Data lines start
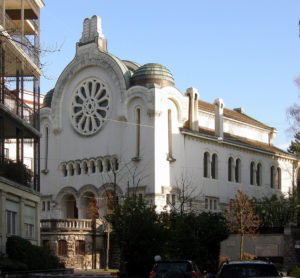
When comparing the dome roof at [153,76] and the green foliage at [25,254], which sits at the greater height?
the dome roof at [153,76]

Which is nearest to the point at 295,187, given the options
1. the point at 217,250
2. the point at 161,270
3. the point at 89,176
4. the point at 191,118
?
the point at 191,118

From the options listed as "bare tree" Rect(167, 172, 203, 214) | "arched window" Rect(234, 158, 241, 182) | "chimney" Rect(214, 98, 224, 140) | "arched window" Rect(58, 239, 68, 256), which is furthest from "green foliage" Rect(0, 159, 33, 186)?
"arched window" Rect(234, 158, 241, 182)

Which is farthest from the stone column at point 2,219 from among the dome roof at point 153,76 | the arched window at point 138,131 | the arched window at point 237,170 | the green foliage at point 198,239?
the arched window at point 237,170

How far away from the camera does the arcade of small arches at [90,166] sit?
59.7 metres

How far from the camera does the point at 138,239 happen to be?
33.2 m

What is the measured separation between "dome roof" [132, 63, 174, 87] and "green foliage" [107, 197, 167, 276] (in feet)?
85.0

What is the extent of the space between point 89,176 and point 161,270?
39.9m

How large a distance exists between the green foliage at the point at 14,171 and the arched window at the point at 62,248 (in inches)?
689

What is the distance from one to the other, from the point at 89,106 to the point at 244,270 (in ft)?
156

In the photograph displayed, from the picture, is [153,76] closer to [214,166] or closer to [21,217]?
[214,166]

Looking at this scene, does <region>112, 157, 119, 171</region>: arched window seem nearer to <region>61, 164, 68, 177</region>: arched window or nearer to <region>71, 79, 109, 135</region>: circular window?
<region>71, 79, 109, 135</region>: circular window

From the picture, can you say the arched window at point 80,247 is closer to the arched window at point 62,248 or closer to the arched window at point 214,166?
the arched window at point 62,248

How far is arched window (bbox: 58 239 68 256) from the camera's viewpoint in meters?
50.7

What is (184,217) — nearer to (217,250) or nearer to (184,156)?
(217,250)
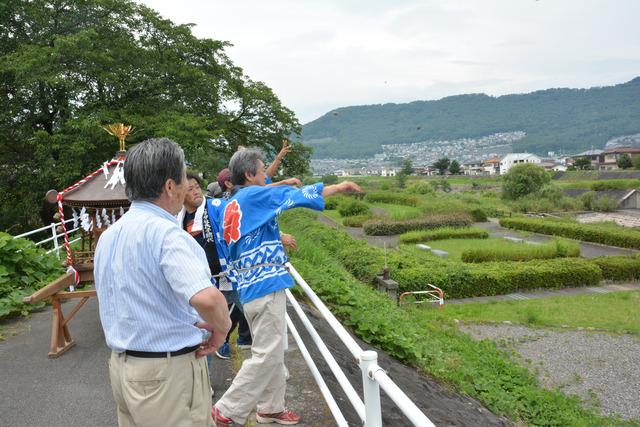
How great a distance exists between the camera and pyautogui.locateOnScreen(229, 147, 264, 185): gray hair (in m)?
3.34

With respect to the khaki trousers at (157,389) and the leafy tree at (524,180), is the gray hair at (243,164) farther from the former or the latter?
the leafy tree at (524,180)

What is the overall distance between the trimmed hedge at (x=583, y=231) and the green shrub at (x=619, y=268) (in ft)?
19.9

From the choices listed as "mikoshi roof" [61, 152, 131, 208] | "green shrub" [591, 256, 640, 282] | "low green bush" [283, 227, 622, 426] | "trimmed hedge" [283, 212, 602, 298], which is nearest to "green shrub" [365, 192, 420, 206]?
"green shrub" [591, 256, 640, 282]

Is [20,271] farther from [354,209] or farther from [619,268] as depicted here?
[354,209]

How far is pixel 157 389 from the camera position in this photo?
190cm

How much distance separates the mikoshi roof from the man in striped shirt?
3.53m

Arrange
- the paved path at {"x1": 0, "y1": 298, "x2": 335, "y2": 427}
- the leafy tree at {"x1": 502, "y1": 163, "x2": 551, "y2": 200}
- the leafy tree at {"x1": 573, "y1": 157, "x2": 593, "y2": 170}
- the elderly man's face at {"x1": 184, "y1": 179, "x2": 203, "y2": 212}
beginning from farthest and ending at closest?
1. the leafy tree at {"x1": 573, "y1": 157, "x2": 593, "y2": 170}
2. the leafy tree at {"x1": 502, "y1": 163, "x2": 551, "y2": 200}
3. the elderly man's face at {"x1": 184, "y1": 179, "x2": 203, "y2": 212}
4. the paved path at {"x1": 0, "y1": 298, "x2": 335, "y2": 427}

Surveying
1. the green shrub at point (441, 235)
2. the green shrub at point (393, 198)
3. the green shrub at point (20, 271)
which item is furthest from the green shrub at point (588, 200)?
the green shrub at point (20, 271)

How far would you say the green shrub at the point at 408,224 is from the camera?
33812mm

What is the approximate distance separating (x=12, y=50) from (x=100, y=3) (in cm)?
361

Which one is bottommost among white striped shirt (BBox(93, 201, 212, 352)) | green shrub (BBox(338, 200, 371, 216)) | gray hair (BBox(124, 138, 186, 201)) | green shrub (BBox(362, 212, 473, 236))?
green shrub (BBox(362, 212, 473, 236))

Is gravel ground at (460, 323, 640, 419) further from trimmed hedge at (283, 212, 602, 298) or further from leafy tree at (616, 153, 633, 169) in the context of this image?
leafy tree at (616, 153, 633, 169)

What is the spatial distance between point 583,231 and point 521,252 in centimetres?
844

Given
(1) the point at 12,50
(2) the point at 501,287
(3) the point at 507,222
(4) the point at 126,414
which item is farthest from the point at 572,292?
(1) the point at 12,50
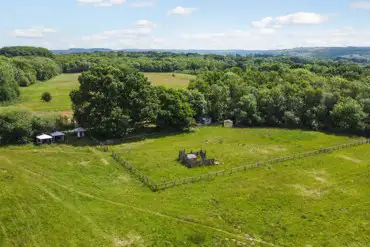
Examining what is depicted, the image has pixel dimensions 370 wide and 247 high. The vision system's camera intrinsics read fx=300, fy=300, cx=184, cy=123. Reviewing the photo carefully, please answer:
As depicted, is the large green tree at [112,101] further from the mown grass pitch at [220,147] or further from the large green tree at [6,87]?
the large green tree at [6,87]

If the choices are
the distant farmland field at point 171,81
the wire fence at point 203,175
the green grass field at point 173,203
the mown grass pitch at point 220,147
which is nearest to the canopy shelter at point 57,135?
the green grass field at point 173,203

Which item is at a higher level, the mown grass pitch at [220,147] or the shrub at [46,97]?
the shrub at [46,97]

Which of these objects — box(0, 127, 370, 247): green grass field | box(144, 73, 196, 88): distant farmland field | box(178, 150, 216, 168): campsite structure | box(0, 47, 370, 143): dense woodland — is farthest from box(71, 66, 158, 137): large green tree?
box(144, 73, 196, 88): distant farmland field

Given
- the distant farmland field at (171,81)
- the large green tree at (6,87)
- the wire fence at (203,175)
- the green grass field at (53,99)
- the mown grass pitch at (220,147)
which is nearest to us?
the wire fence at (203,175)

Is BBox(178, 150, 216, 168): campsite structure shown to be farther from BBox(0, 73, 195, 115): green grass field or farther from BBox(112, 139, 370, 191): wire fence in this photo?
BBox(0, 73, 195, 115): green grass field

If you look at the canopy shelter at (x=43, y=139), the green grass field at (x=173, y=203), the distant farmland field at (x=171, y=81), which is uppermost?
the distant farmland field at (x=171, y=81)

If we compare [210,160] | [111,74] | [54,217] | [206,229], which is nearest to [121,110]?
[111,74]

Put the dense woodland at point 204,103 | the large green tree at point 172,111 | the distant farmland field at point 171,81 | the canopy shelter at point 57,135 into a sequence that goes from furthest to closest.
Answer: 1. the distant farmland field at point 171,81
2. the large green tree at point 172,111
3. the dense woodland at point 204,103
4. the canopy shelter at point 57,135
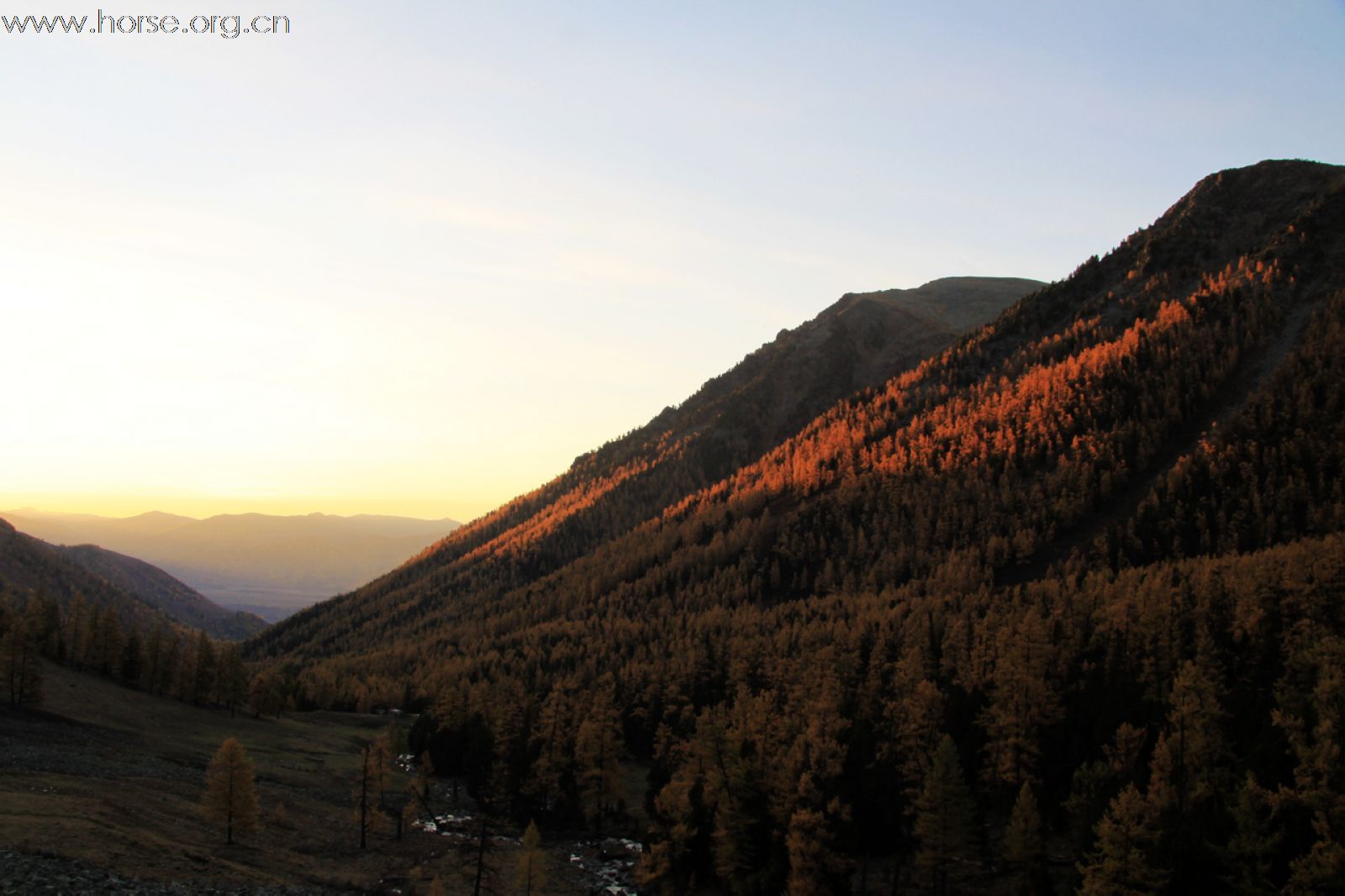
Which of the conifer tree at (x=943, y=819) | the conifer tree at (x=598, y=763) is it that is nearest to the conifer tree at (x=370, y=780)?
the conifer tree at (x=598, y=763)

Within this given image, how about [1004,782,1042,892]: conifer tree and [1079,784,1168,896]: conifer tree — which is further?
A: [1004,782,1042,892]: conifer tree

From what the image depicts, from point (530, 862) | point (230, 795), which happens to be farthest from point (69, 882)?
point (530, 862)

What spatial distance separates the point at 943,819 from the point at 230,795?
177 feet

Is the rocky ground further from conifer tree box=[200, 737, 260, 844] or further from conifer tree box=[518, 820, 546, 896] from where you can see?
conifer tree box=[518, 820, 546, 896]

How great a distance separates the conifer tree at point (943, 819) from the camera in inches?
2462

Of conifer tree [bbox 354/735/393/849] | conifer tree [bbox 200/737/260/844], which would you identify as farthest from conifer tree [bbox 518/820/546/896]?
Data lines end
**Exercise aim:** Reproduce each record from above exactly; pictures do not belong in the copy.

**Written response:**
When comparing the dome roof at [153,76] and the green foliage at [25,254], which sits at the greater height?
the dome roof at [153,76]

Which is nearest to the point at 295,187, given the options
1. the point at 217,250
2. the point at 161,270
3. the point at 89,176
4. the point at 191,118
?
the point at 191,118

From the options listed as "bare tree" Rect(167, 172, 203, 214) | "arched window" Rect(234, 158, 241, 182) | "chimney" Rect(214, 98, 224, 140) | "arched window" Rect(58, 239, 68, 256), which is furthest from "green foliage" Rect(0, 159, 33, 186)?
"arched window" Rect(234, 158, 241, 182)

Which is farthest from the stone column at point 2,219 from among the dome roof at point 153,76 | the arched window at point 138,131 | the arched window at point 237,170 | the green foliage at point 198,239?
the arched window at point 237,170

How far away from the camera does the arcade of small arches at [90,166] sit?
59.7 metres

How far from the camera does the point at 138,239 happen to be?
33.2 m

What is the measured separation between "dome roof" [132, 63, 174, 87] and "green foliage" [107, 197, 167, 276] (in feet)?
85.0

What is the extent of the space between point 89,176 and point 161,270?
39.9m

How large a distance exists between the green foliage at the point at 14,171 and the arched window at the point at 62,248 (in inches)?
689

What is the distance from one to the other, from the point at 89,106 to the point at 244,270 (in ft)?
156

In the photograph displayed, from the picture, is [153,76] closer to [214,166] or closer to [21,217]?
[214,166]

Looking at this scene, does <region>112, 157, 119, 171</region>: arched window seem nearer to <region>61, 164, 68, 177</region>: arched window or nearer to <region>71, 79, 109, 135</region>: circular window?
<region>71, 79, 109, 135</region>: circular window

From the picture, can you say the arched window at point 80,247 is closer to the arched window at point 62,248 or closer to the arched window at point 214,166?
the arched window at point 62,248

How far is arched window (bbox: 58 239 68 256) from the camera's viewpoint in meters?
50.7

What is (184,217) — nearer to (217,250) or nearer to (184,156)?
(217,250)
How great a distance exists between the camera and pyautogui.locateOnScreen(229, 147, 264, 185): gray hair (in m)?
3.34

With respect to the khaki trousers at (157,389) and the leafy tree at (524,180), is the gray hair at (243,164) farther from the former or the latter?
the leafy tree at (524,180)

What is the overall distance between the trimmed hedge at (x=583, y=231) and the green shrub at (x=619, y=268) (in ft)?
19.9

From the choices listed as "mikoshi roof" [61, 152, 131, 208] | "green shrub" [591, 256, 640, 282] | "low green bush" [283, 227, 622, 426] | "trimmed hedge" [283, 212, 602, 298], which is nearest to "green shrub" [365, 192, 420, 206]?
"green shrub" [591, 256, 640, 282]

Is [20,271] farther from [354,209] or farther from [619,268] as depicted here?
[354,209]

How far is pixel 157 389 from the camera position in this photo?
190cm

How much distance separates the mikoshi roof from the man in striped shirt?
3.53m

Arrange
- the paved path at {"x1": 0, "y1": 298, "x2": 335, "y2": 427}
- the leafy tree at {"x1": 502, "y1": 163, "x2": 551, "y2": 200}
- the leafy tree at {"x1": 573, "y1": 157, "x2": 593, "y2": 170}
- the elderly man's face at {"x1": 184, "y1": 179, "x2": 203, "y2": 212}
beginning from farthest and ending at closest?
1. the leafy tree at {"x1": 573, "y1": 157, "x2": 593, "y2": 170}
2. the leafy tree at {"x1": 502, "y1": 163, "x2": 551, "y2": 200}
3. the elderly man's face at {"x1": 184, "y1": 179, "x2": 203, "y2": 212}
4. the paved path at {"x1": 0, "y1": 298, "x2": 335, "y2": 427}

Surveying
1. the green shrub at point (441, 235)
2. the green shrub at point (393, 198)
3. the green shrub at point (20, 271)
which item is furthest from the green shrub at point (588, 200)?
the green shrub at point (20, 271)

How far would you say the green shrub at the point at 408,224 is from the camera?
33812mm

What is the approximate distance separating (x=12, y=50) from (x=100, y=3) (in cm)?
361

Which one is bottommost among white striped shirt (BBox(93, 201, 212, 352)) | green shrub (BBox(338, 200, 371, 216)) | gray hair (BBox(124, 138, 186, 201)) | green shrub (BBox(362, 212, 473, 236))?
green shrub (BBox(362, 212, 473, 236))

Is gravel ground at (460, 323, 640, 419) further from trimmed hedge at (283, 212, 602, 298) or further from leafy tree at (616, 153, 633, 169) in the context of this image?
leafy tree at (616, 153, 633, 169)

What is the spatial distance between point 583,231 and point 521,252 in centimetres?
844

Given
(1) the point at 12,50
(2) the point at 501,287
(3) the point at 507,222
(4) the point at 126,414
which item is farthest from the point at 572,292?
(1) the point at 12,50
Examining what is depicted, the image has pixel dimensions 370 wide and 247 high. The vision system's camera intrinsics read fx=300, fy=300, cx=184, cy=123. Reviewing the photo carefully, please answer:
As depicted, is the large green tree at [112,101] further from the mown grass pitch at [220,147] or further from the large green tree at [6,87]?
the large green tree at [6,87]

If the choices are
the distant farmland field at point 171,81
the wire fence at point 203,175
the green grass field at point 173,203
the mown grass pitch at point 220,147
which is nearest to the canopy shelter at point 57,135?
the green grass field at point 173,203

Which item is at a higher level, the mown grass pitch at [220,147] or the shrub at [46,97]?
the shrub at [46,97]

Which of these objects — box(0, 127, 370, 247): green grass field | box(144, 73, 196, 88): distant farmland field | box(178, 150, 216, 168): campsite structure | box(0, 47, 370, 143): dense woodland — is farthest from box(71, 66, 158, 137): large green tree?
box(144, 73, 196, 88): distant farmland field

Given
- the distant farmland field at (171,81)
- the large green tree at (6,87)
- the wire fence at (203,175)
- the green grass field at (53,99)
- the mown grass pitch at (220,147)
which is nearest to us?
the wire fence at (203,175)

Is BBox(178, 150, 216, 168): campsite structure shown to be farther from BBox(0, 73, 195, 115): green grass field or farther from BBox(112, 139, 370, 191): wire fence in this photo?
BBox(0, 73, 195, 115): green grass field

If you look at the canopy shelter at (x=43, y=139), the green grass field at (x=173, y=203), the distant farmland field at (x=171, y=81), which is uppermost?
the distant farmland field at (x=171, y=81)

If we compare [210,160] | [111,74] | [54,217] | [206,229], which is nearest to [121,110]?
[111,74]

Put the dense woodland at point 204,103 | the large green tree at point 172,111 | the distant farmland field at point 171,81 | the canopy shelter at point 57,135 into a sequence that goes from furthest to closest.
Answer: 1. the distant farmland field at point 171,81
2. the large green tree at point 172,111
3. the dense woodland at point 204,103
4. the canopy shelter at point 57,135
Which of the conifer tree at (x=943, y=819) | the conifer tree at (x=598, y=763) is it that is nearest to the conifer tree at (x=370, y=780)?
the conifer tree at (x=598, y=763)

Within this given image, how about [1004,782,1042,892]: conifer tree and [1079,784,1168,896]: conifer tree — which is further?
A: [1004,782,1042,892]: conifer tree

From what the image depicts, from point (530, 862) | point (230, 795), which happens to be farthest from point (69, 882)?
point (530, 862)

What spatial distance separates the point at 943,819 from the point at 230,795?
177 feet

Is the rocky ground further from conifer tree box=[200, 737, 260, 844] or further from conifer tree box=[518, 820, 546, 896] from where you can see?
conifer tree box=[518, 820, 546, 896]

How great a distance separates the conifer tree at point (943, 819) from the camera in inches?
2462

Of conifer tree [bbox 354/735/393/849] | conifer tree [bbox 200/737/260/844], which would you identify as farthest from conifer tree [bbox 518/820/546/896]?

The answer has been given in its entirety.